Dr. Politzer was described by Caltech officials as shy, and
he declined to be interviewed yesterday or to attend a news
conference. But, he is not completely unused to the
spotlight. Caltech said he played a physicist in the 1989
Paul Newman movie "Fat Man and Little Boy," about the
building of the atomic bomb. 

By DENNIS OVERBYE 





Three Americans who helped describe the force that binds
together the atomic nucleus were named winners of the Nobel
Prize in Physics yesterday. They are Dr. David J. Gross of
the Kavli Institute for Theoretical Physics at the
University of California at Santa Barbara; Dr. Frank
Wilczek of the Massachusetts Institute of Technology; and
Dr. H. David Politzer of the California Institute of
Technology. 

In two papers published in 1973, one by Drd. Gross and
Wilczek and the other by Dr. Politzer, they explained why
quarks, the theoretical constituents of the neutrons and
protons that make up the nucleus, could never be seen apart
from one another. Their work paved the way for a theory
known by the fanciful-sounding name quantum chromodynamics,
part of a suite of theories known as the Standard Model
that explains all the forces of nature except gravity. It
also raised hopes that physicists might yet find a single
unified theory of nature. They will each get a third of the
$1.3 million prize. 

The award had long been anticipated by the scientific
community. Dr. Lawrence M. Krauss, an astrophysicist at
Case Western Reserve University in Cleveland, said it was
long overdue, adding, "How often do you get to explain one
of the four fundamental forces of nature?"

◆ Source material

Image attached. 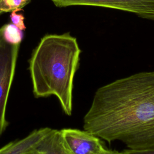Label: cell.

◆ Work to be completed
Transcribe the article on the Nobel Prize in Physics above in full, keeping every word and punctuation mark unchanged.

◆ Worked solution
Dr. Politzer was described by Caltech officials as shy, and
he declined to be interviewed yesterday or to attend a news
conference. But, he is not completely unused to the
spotlight. Caltech said he played a physicist in the 1989
Paul Newman movie "Fat Man and Little Boy," about the
building of the atomic bomb. 

By DENNIS OVERBYE 





Three Americans who helped describe the force that binds
together the atomic nucleus were named winners of the Nobel
Prize in Physics yesterday. They are Dr. David J. Gross of
the Kavli Institute for Theoretical Physics at the
University of California at Santa Barbara; Dr. Frank
Wilczek of the Massachusetts Institute of Technology; and
Dr. H. David Politzer of the California Institute of
Technology. 

In two papers published in 1973, one by Drd. Gross and
Wilczek and the other by Dr. Politzer, they explained why
quarks, the theoretical constituents of the neutrons and
protons that make up the nucleus, could never be seen apart
from one another. Their work paved the way for a theory
known by the fanciful-sounding name quantum chromodynamics,
part of a suite of theories known as the Standard Model
that explains all the forces of nature except gravity. It
also raised hopes that physicists might yet find a single
unified theory of nature. They will each get a third of the
$1.3 million prize. 

The award had long been anticipated by the scientific
community. Dr. Lawrence M. Krauss, an astrophysicist at
Case Western Reserve University in Cleveland, said it was
long overdue, adding, "How often do you get to explain one
of the four fundamental forces of nature?"